──────── GIVEN INFORMATION
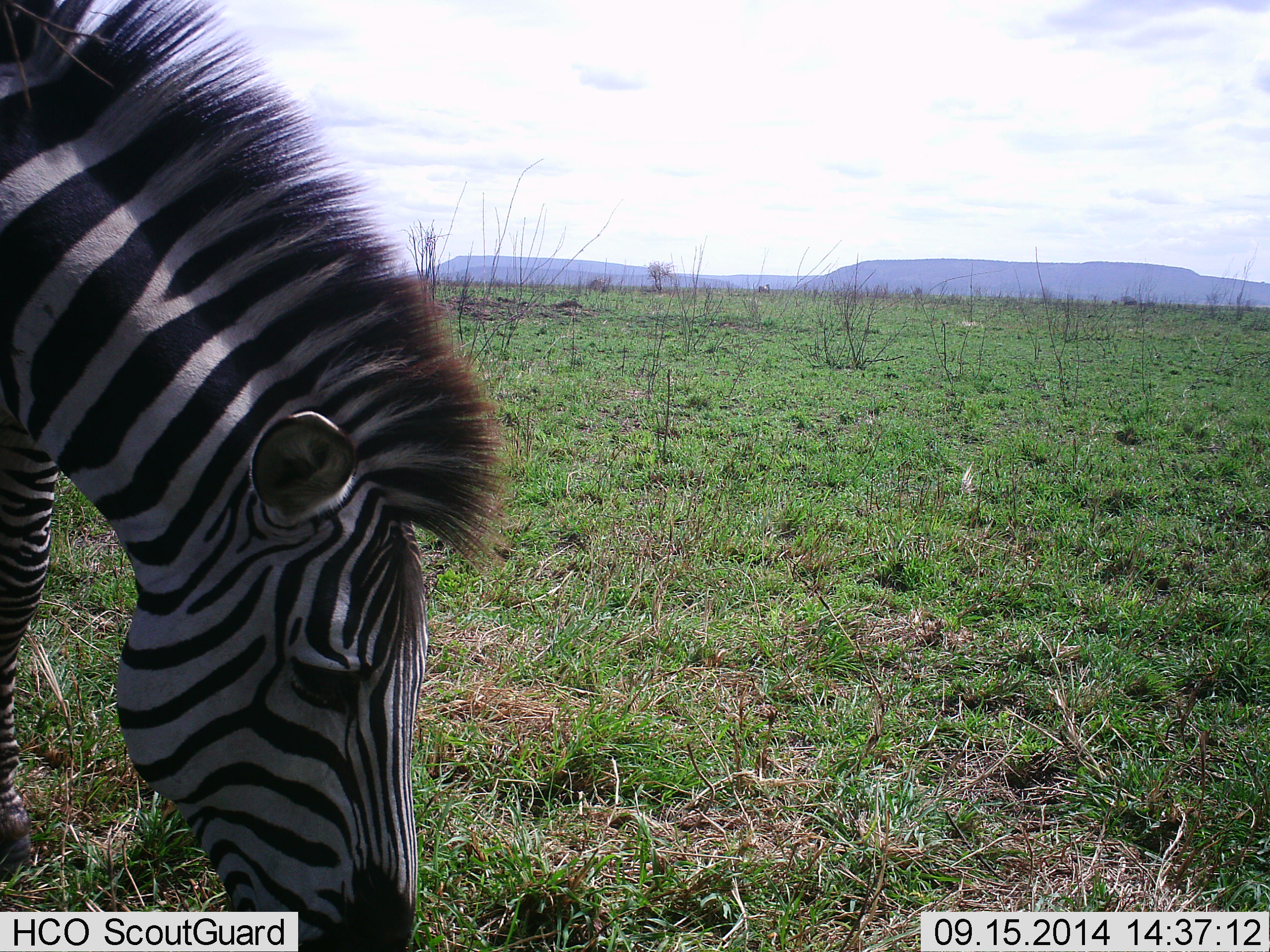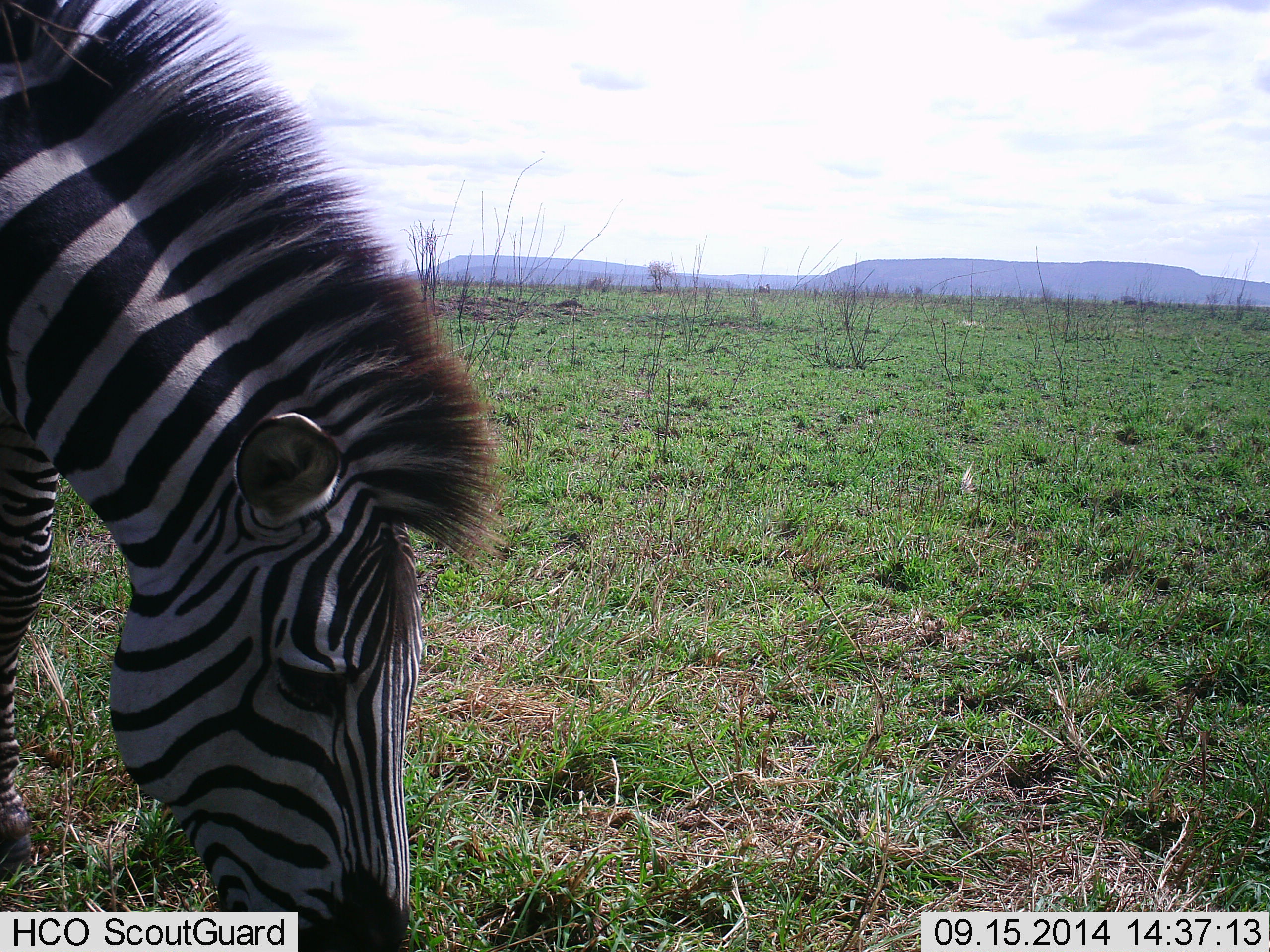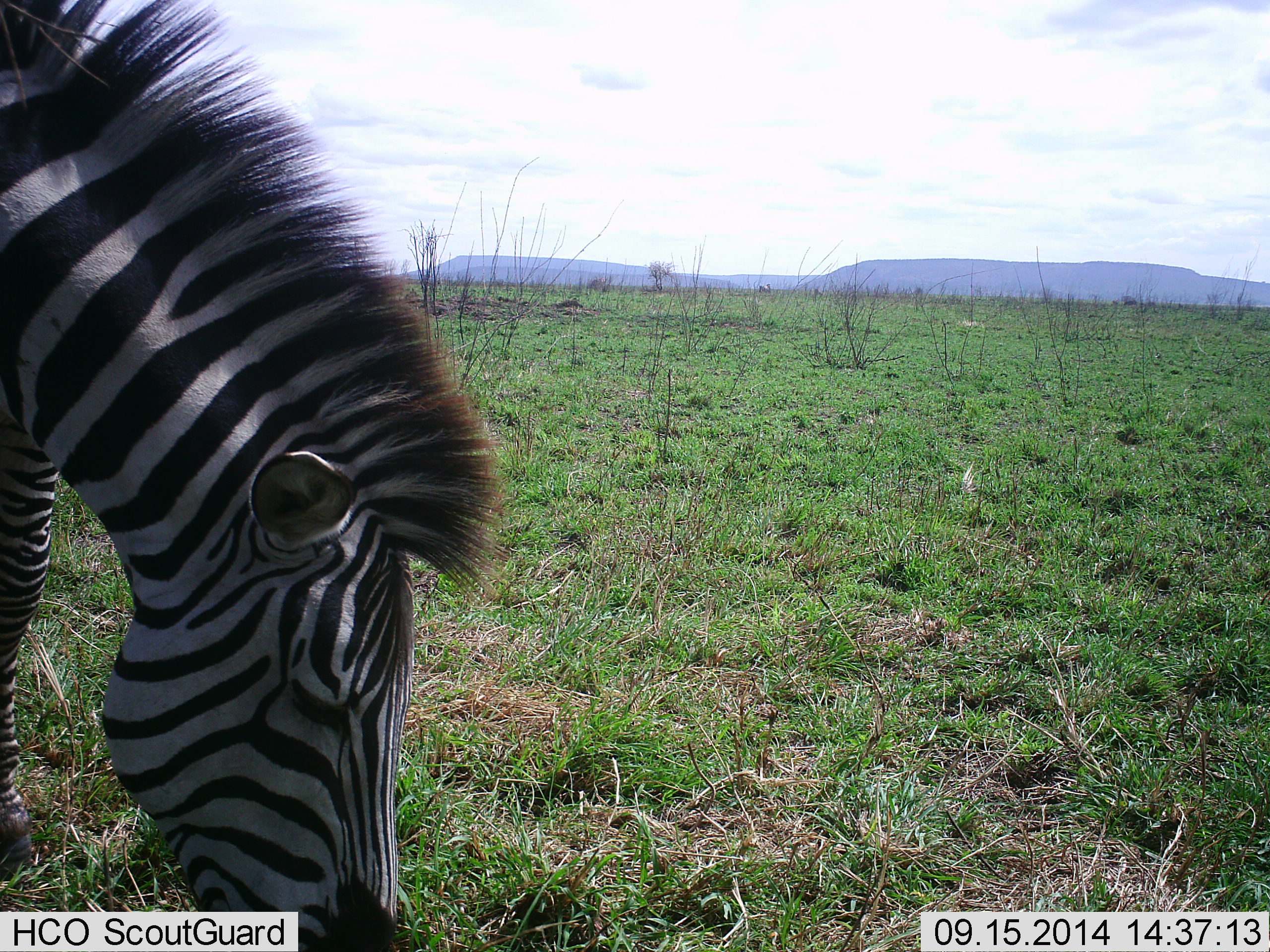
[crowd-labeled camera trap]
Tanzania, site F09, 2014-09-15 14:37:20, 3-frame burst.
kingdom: Animalia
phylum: Chordata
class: Mammalia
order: Perissodactyla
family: Equidae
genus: Equus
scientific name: Equus quagga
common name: plains zebra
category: zebra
Zebra (plains zebra) (Equus quagga), count 1. Behavior (volunteer vote fractions): standing 22%, resting 0%, moving 0%, interacting 0%. Young present (vote fraction): 0%. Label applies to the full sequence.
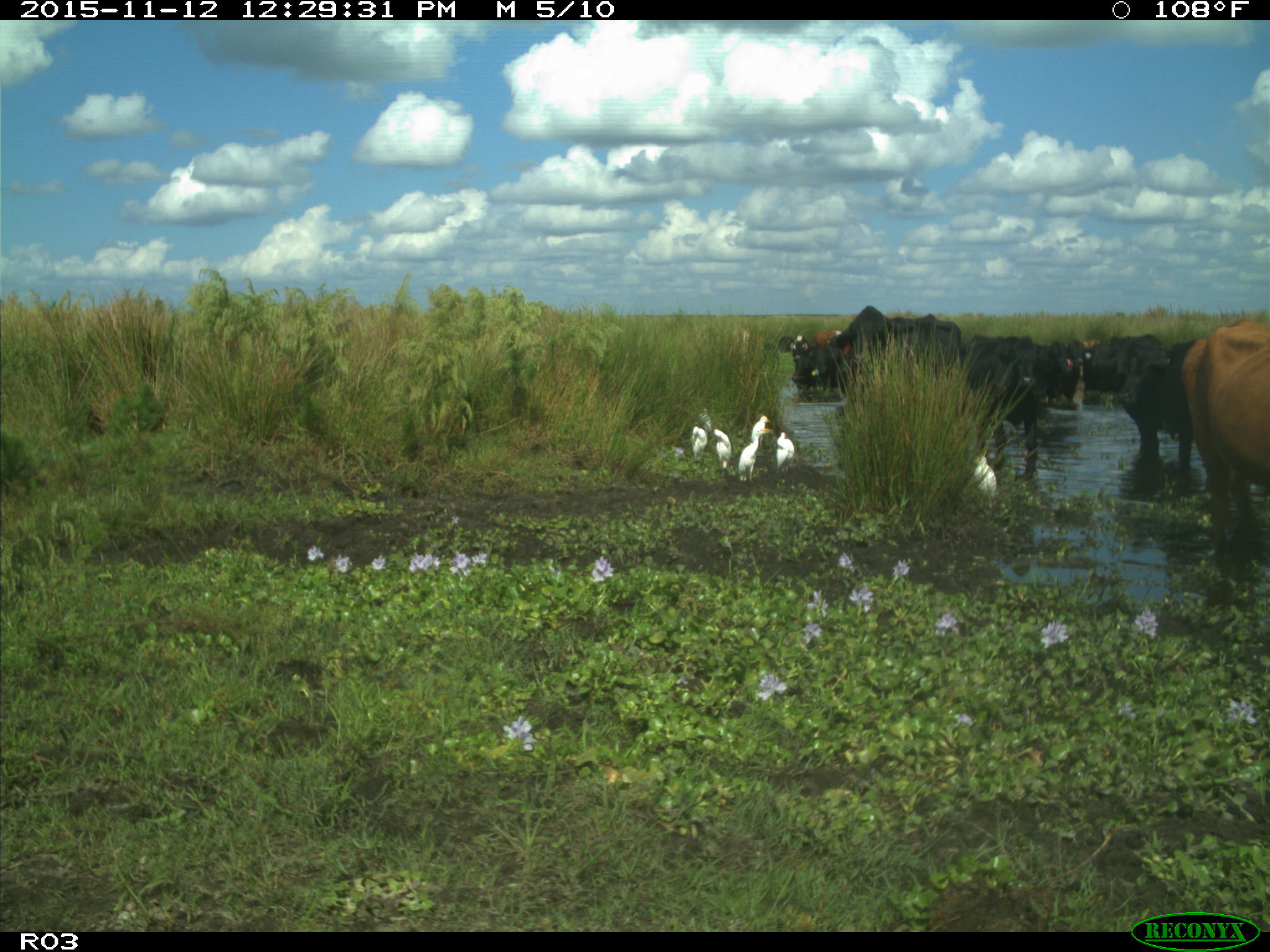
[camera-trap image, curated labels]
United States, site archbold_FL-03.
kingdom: Animalia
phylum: Chordata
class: Mammalia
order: Artiodactyla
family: Bovidae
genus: Bos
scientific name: Bos taurus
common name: domestic cow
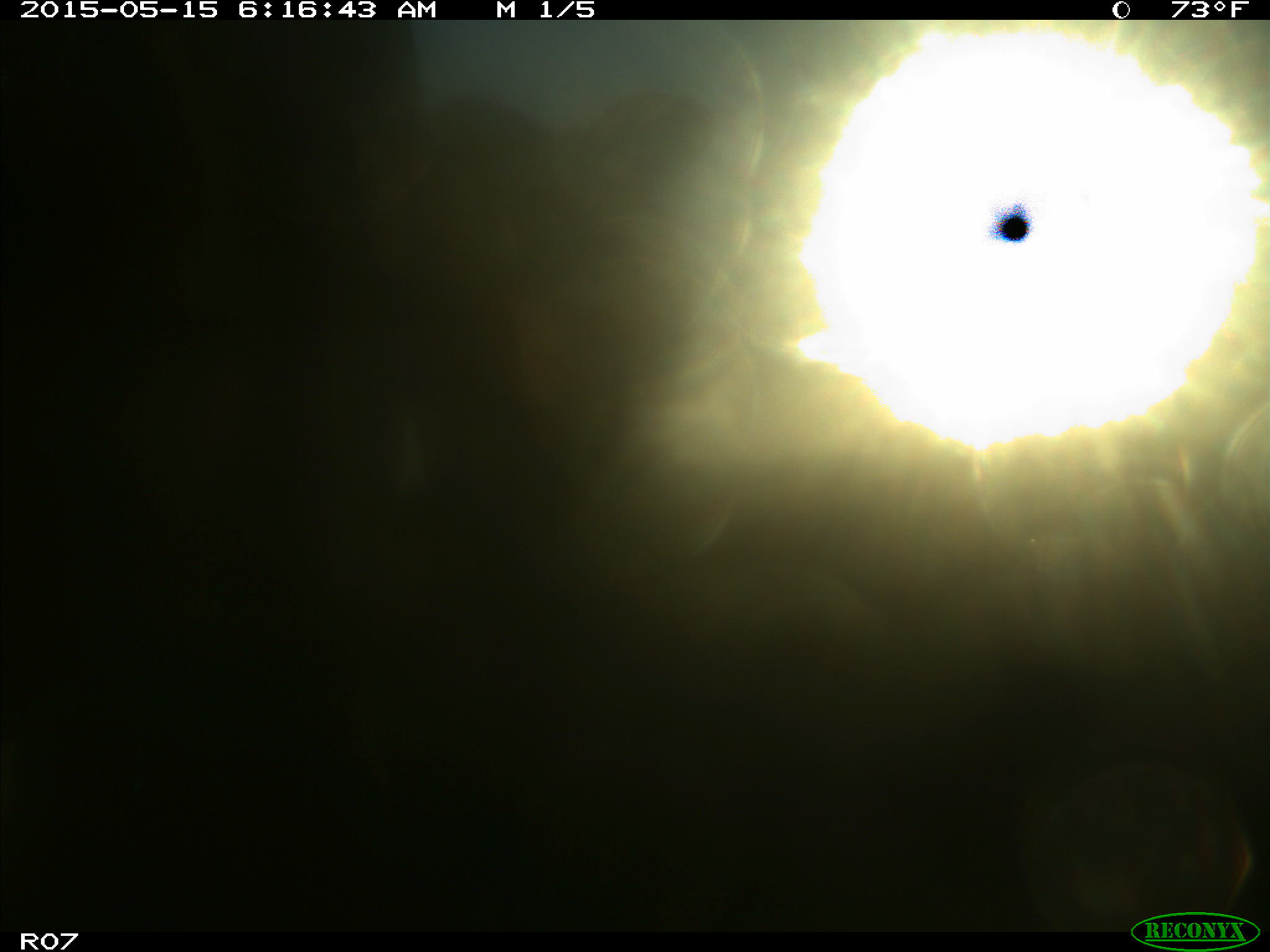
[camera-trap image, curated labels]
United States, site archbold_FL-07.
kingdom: Animalia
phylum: Chordata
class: Mammalia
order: Artiodactyla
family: Bovidae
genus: Bos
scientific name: Bos taurus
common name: domestic cow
Bos taurus (domestic cow).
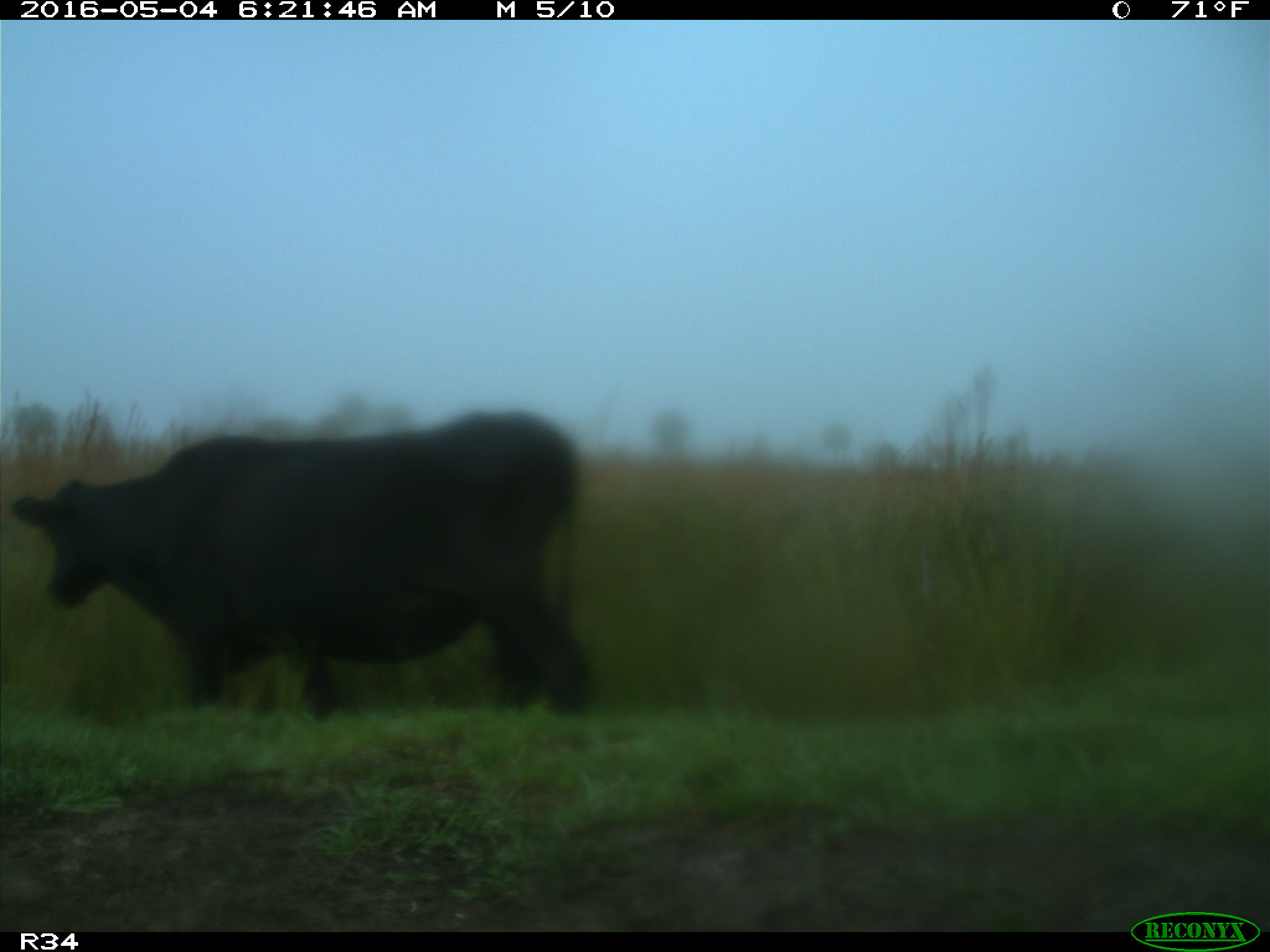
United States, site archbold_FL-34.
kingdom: Animalia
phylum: Chordata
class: Mammalia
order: Artiodactyla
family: Bovidae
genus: Bos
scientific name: Bos taurus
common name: domestic cow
────────────────
= THE PROBLEM =
The records must appear again word for word, though none of their pictures should.

= ANSWER AREA =
[crowd-labeled camera trap]
Tanzania, site F09, 2014-09-15 14:37:20, 3-frame burst.
kingdom: Animalia
phylum: Chordata
class: Mammalia
order: Perissodactyla
family: Equidae
genus: Equus
scientific name: Equus quagga
common name: plains zebra
category: zebra
Zebra (plains zebra) (Equus quagga), count 1. Behavior (volunteer vote fractions): standing 22%, resting 0%, moving 0%, interacting 0%. Young present (vote fraction): 0%. Label applies to the full sequence.
[camera-trap image, curated labels]
United States, site archbold_FL-03.
kingdom: Animalia
phylum: Chordata
class: Mammalia
order: Artiodactyla
family: Bovidae
genus: Bos
scientific name: Bos taurus
common name: domestic cow
[camera-trap image, curated labels]
United States, site archbold_FL-07.
kingdom: Animalia
phylum: Chordata
class: Mammalia
order: Artiodactyla
family: Bovidae
genus: Bos
scientific name: Bos taurus
common name: domestic cow
Bos taurus (domestic cow).
United States, site archbold_FL-34.
kingdom: Animalia
phylum: Chordata
class: Mammalia
order: Artiodactyla
family: Bovidae
genus: Bos
scientific name: Bos taurus
common name: domestic cow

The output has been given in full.